Peser les risques : confidentialité des données et lutte contre le virus

En pleine pandémie de COVID-19, et pour la première fois dans l’histoire, des applications de traçage et des passeports d’immunité sont utilisés pour endiguer la propagation d’un virus. Les épidémiologistes voient en ces nouvelles méthodes basées sur des données un moyen de lutter contre la propagation du virus. Mais quelles sont les implications pour la protection de la confidentialité? Quels risques les décideurs doivent-ils prendre en compte lorsqu’ils choisissent d’utiliser des applications ou non?
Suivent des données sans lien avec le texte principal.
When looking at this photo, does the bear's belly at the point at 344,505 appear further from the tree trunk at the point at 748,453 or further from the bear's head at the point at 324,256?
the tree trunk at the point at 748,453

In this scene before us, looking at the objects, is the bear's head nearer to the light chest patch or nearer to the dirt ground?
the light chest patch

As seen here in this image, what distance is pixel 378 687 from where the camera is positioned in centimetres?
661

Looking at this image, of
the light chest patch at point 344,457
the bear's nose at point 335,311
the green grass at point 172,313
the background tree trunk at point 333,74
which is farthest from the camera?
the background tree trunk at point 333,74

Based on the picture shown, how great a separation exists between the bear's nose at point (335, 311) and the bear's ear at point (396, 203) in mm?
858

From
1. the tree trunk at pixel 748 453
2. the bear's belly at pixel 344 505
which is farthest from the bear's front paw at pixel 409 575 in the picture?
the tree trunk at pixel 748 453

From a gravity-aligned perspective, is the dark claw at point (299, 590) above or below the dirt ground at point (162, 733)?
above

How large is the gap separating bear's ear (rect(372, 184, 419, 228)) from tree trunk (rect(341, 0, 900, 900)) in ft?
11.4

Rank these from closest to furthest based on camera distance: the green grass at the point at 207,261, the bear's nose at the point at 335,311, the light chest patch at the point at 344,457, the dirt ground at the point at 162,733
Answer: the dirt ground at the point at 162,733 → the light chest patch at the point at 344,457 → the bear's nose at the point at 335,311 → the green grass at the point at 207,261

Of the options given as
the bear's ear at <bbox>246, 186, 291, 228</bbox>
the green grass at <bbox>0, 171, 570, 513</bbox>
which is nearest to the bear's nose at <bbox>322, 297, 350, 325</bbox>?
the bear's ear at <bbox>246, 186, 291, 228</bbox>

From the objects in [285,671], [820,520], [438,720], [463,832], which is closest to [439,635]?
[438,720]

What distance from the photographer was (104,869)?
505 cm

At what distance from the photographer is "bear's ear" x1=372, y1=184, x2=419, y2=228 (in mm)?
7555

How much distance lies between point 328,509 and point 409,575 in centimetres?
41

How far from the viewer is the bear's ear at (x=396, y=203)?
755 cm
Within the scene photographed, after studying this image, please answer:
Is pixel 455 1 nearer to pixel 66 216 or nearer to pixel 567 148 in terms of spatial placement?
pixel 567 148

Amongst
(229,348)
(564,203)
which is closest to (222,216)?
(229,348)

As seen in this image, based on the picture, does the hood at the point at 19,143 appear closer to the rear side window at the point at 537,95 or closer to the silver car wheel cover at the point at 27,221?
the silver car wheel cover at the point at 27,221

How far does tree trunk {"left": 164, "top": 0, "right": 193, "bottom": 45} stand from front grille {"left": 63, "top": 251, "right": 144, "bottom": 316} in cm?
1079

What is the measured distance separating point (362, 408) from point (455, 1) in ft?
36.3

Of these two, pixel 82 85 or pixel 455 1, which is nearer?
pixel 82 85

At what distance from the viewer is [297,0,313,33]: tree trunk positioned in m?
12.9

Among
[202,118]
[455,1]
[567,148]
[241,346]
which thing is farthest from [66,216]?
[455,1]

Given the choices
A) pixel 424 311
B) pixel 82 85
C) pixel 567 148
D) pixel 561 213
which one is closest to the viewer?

Et quelle incidence ces choix ont-ils sur les inégalités déjà existantes?

Dans un article publié récemment, « Immunity Passports and Contact Tracing Surveillance », Ignacio Cofone, professeur de droit à McGill, se penche sur l’utilisation d’applications Web et de passeports d’immunité pour lutter contre la COVID-19. Le Pr Cofone parle des conséquences réelles de ces applications, ainsi que de l’existence d’un compromis entre la protection de la confidentialité et une lutte plus efficace contre la propagation du virus. 

« La recherche vise d’abord à dresser un portrait complet des applications afin que les décideurs aient toutes les cartes en main pour choisir de les adopter ou non, puis à guider ces décideurs dans la prise de mesure d’atténuation des risques s’ils choisissent d’utiliser les applications », explique le Pr Cofone. 

Les décideurs devront faire d’autres choix, comme celui d’avoir recours à une base de données centralisée ou locale, par exemple, ou encore à une application GPS ou Bluetooth. 

« Ces options ont des conséquences énormes du point de vue de la confidentialité des données, mais aussi de la discrimination et des inégalités », dit le Pr Cofone, qui précise s’être abstenu de recommander des solutions concrètes dans son article. Il a plutôt voulu présenter toute l’information pertinente afin que les décideurs puissent tirer des conclusions en fonction de leur contexte particulier. 

Le Québec a envisagé d’utiliser un passeport d’immunité électronique, mais ne l’a jamais fait. Il a toutefois adopté l’application Alerte COVID pour le traçage des contacts. 

« Je crois qu’il ne faut pas voir les choses du point de vue du sacrifice de la confidentialité au profit d’une lutte efficace contre la pandémie, avoue le Pr Cofone. Il faut plutôt évaluer les risques pour les droits de la personne découlant de la collecte de données personnelles – y compris les risques pour la confidentialité et l’accentuation des inégalités – par rapport à l’effet des mesures de lutte contre la propagation qui seraient prises à la place », soutient-il. 

Au-delà de la pandémie

Le Pr Cofone affirme que les implications de recherches telles que les siennes vont au-delà de la pandémie et qu’elles fournissent un cadre de réflexion sur les risques que poserait la surveillance par le biais d’applications de suivi de contacts lors de futures crises sanitaires. 

« C’est la première fois dans l’histoire que nous avons la capacité d’utiliser la surveillance comme moyen de freiner la propagation d’une pandémie », explique-t-il. 

« Cela pose un autre risque, ajoute le Pr Cofone, car l’histoire nous montre que les mesures de surveillance ont tendance à rester en place une fois la crise résorbée. Ces applications ne devraient pas être conservées une fois la pandémie maîtrisée. Non seulement les applications elles-mêmes, mais aussi l’énorme quantité d’informations recueillies. Ces données ne devraient pas être utilisées à d’autres fins. » 

Étant donné que ces applications sont utilisées pour lutter contre la pandémie actuelle, l’occasion est belle d’analyser les cadres en place en prévision de la prochaine crise sanitaire mondiale. 

« Nous espérons que si la fonte des calottes polaires entraîne l’apparition de nouvelles maladies, nous pourrons, grâce à l’expérience de la COVID-19, intervenir plus rapidement et plus efficacement, tant sur le plan juridique qu’au-delà de ce cadre », conclut le professeur Cofone.